Give back the whole listing below exactly.

[Provided records — start]

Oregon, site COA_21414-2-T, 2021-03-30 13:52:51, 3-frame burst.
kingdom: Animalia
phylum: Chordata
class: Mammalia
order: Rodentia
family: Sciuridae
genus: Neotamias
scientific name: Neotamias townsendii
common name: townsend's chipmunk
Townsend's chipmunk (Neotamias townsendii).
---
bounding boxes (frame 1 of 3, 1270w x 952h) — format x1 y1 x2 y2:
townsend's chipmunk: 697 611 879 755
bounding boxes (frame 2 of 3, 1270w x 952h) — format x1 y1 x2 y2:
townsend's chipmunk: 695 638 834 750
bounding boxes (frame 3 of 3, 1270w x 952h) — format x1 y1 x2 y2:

[Provided records — finish]

- _Response to the task_:
Oregon, site COA_21414-2-T, 2021-03-30 13:52:51, 3-frame burst.
kingdom: Animalia
phylum: Chordata
class: Mammalia
order: Rodentia
family: Sciuridae
genus: Neotamias
scientific name: Neotamias townsendii
common name: townsend's chipmunk
Townsend's chipmunk (Neotamias townsendii).
---
bounding boxes (frame 1 of 3, 1270w x 952h) — format x1 y1 x2 y2:
townsend's chipmunk: 697 611 879 755
bounding boxes (frame 2 of 3, 1270w x 952h) — format x1 y1 x2 y2:
townsend's chipmunk: 695 638 834 750
bounding boxes (frame 3 of 3, 1270w x 952h) — format x1 y1 x2 y2:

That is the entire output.